- _What is expected_: Without any pictures, print the lines below from the one that has "Princess English Alphabet" through the one that has "17 成田機場 寶可夢", exactly and nothing else.

- _Information given_:
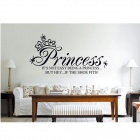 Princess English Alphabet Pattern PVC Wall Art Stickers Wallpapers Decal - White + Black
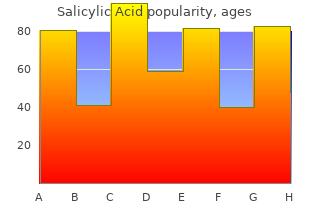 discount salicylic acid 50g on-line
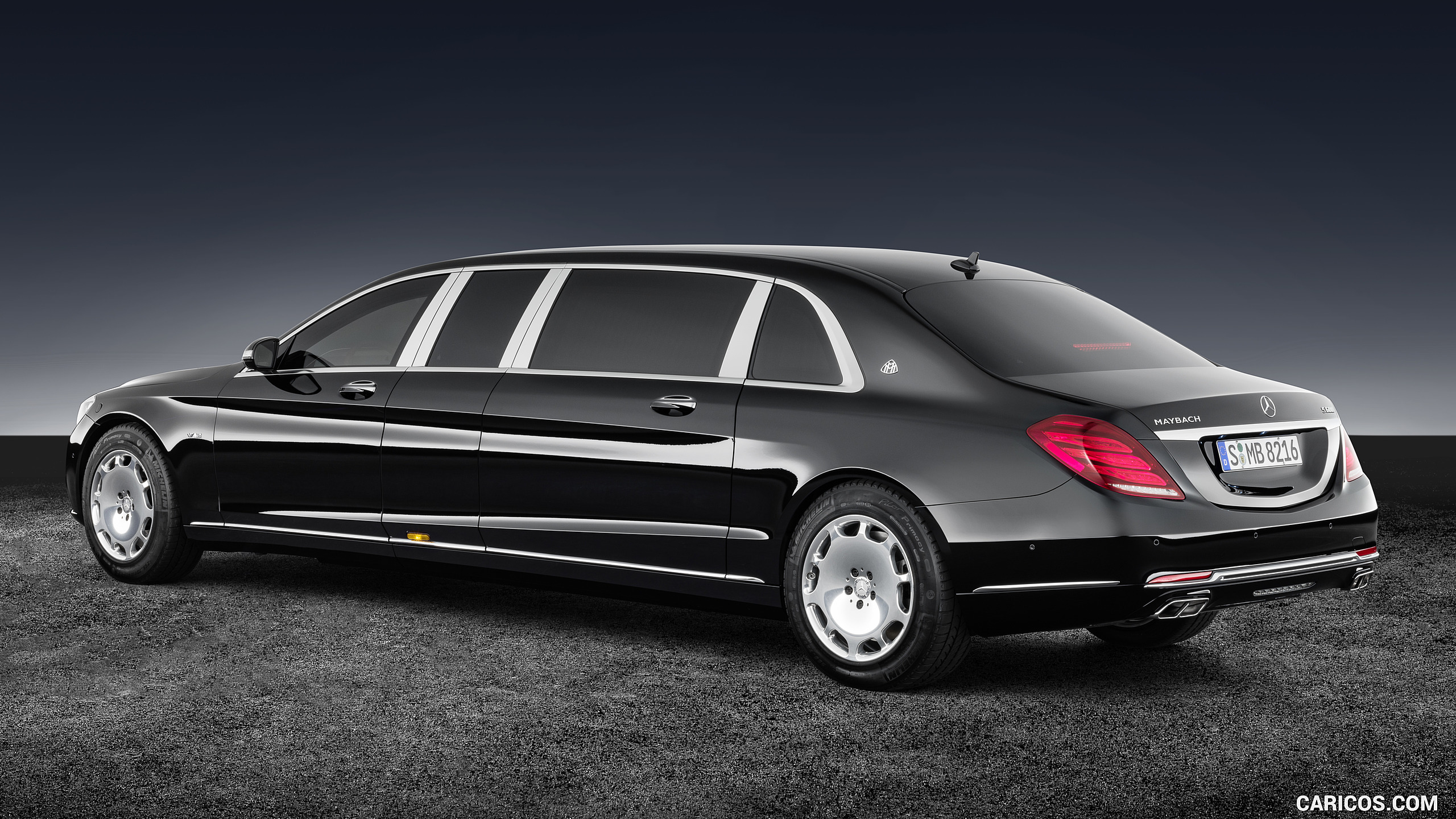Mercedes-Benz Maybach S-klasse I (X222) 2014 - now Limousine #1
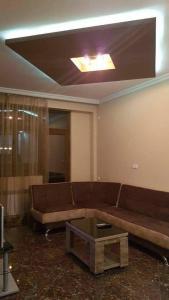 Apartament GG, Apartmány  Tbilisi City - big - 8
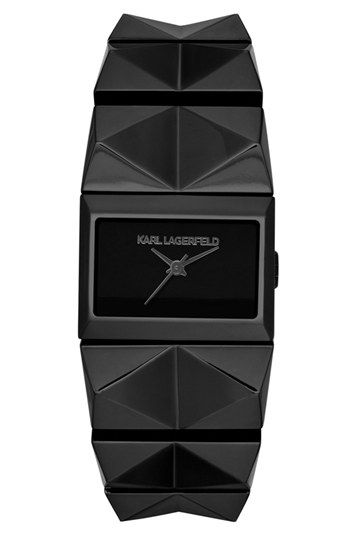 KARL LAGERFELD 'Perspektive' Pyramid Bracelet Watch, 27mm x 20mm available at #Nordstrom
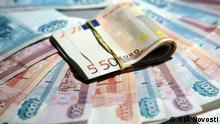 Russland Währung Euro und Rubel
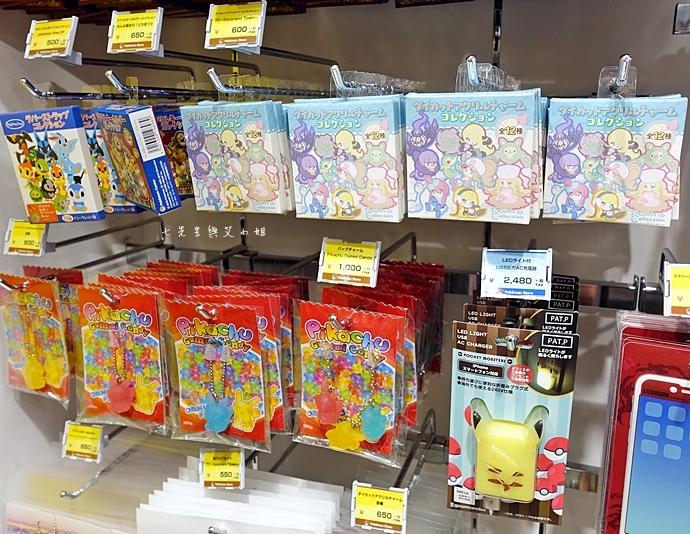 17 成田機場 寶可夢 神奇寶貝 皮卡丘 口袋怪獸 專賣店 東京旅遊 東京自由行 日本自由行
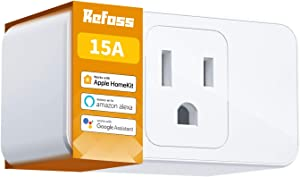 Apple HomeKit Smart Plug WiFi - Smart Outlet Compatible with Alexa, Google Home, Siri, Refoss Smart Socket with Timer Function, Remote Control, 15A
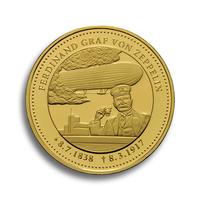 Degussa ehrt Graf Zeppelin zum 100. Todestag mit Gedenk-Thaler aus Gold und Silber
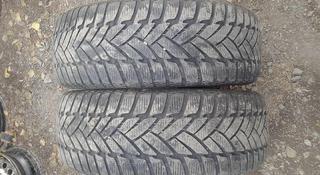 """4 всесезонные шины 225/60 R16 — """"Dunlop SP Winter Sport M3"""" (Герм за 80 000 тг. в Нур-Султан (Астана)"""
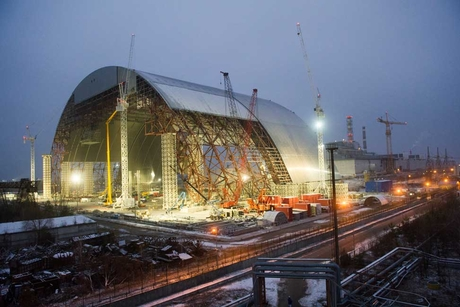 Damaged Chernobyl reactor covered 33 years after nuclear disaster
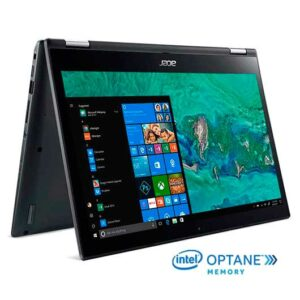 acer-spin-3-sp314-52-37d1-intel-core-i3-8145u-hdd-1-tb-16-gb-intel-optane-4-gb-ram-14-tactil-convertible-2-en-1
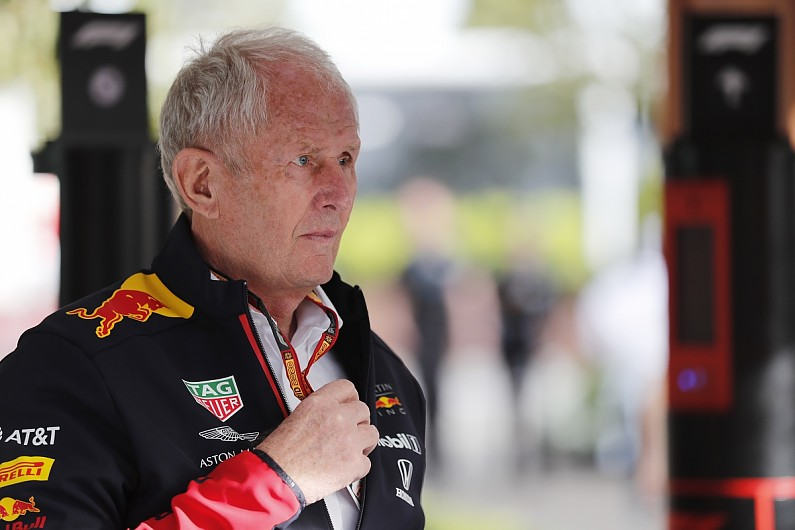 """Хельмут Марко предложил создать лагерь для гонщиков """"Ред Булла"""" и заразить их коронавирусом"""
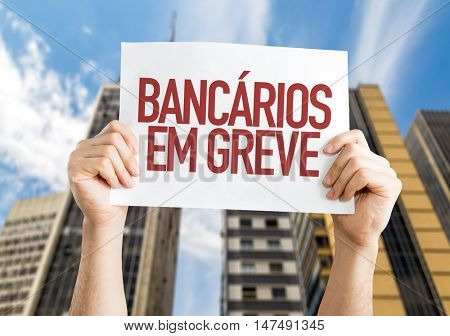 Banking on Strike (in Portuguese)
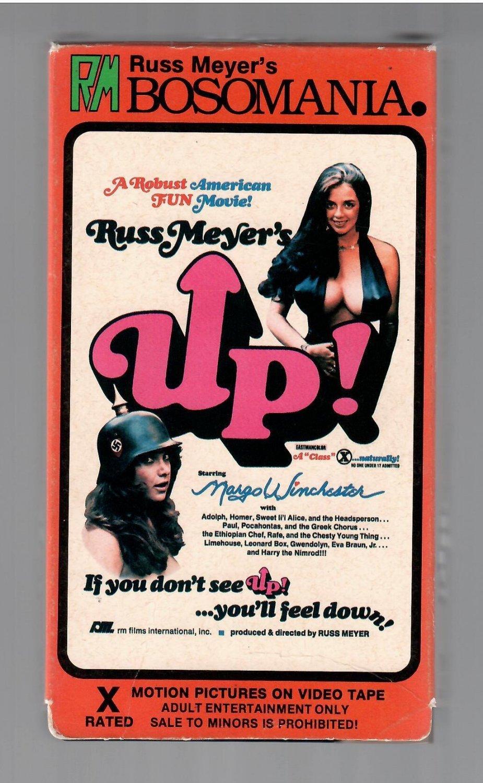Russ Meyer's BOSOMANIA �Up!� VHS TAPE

* * *

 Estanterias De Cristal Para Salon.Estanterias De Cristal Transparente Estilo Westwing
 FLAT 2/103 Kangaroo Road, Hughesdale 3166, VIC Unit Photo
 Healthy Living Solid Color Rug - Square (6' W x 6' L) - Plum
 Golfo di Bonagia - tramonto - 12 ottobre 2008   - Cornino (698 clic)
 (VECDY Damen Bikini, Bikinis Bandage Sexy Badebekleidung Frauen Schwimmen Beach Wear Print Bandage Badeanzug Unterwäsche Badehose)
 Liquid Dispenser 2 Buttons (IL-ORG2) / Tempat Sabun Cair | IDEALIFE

==

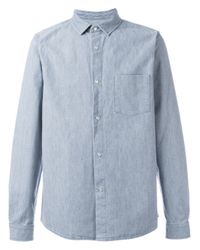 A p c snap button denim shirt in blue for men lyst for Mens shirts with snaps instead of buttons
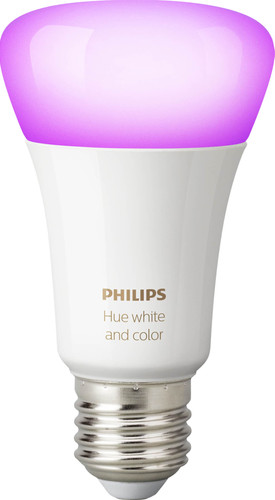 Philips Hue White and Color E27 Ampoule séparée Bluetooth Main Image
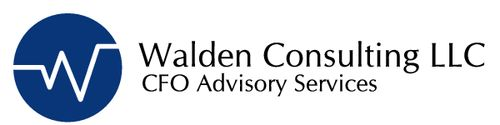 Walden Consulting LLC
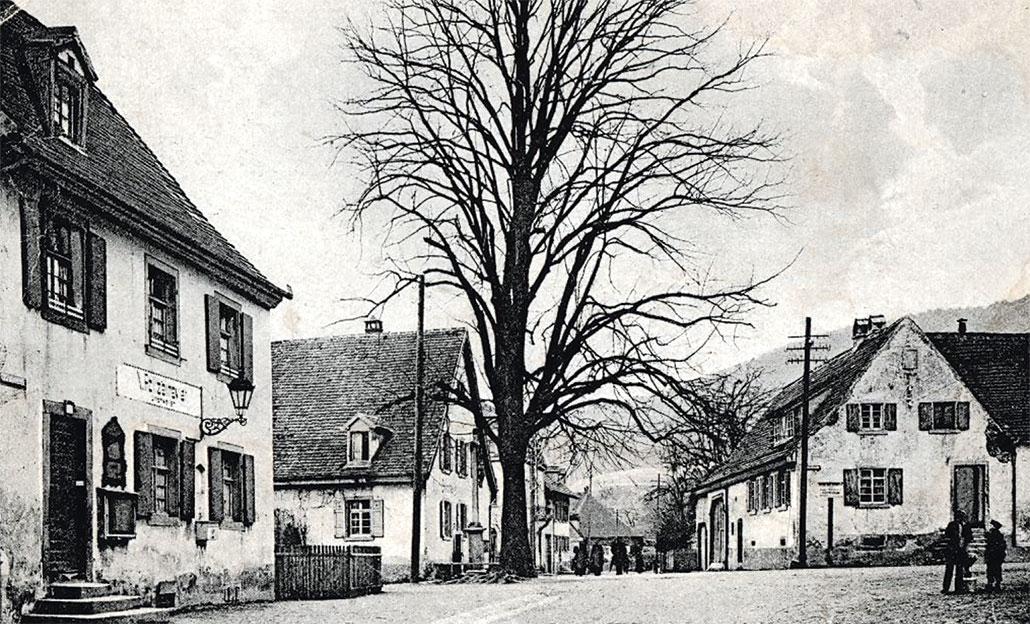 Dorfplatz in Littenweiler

- _Answer to the problem_:
 Princess English Alphabet Pattern PVC Wall Art Stickers Wallpapers Decal - White + Black
 discount salicylic acid 50g on-line
Mercedes-Benz Maybach S-klasse I (X222) 2014 - now Limousine #1
 Apartament GG, Apartmány  Tbilisi City - big - 8
 KARL LAGERFELD 'Perspektive' Pyramid Bracelet Watch, 27mm x 20mm available at #Nordstrom
 Russland Währung Euro und Rubel
 17 成田機場 寶可夢 神奇寶貝 皮卡丘 口袋怪獸 專賣店 東京旅遊 東京自由行 日本自由行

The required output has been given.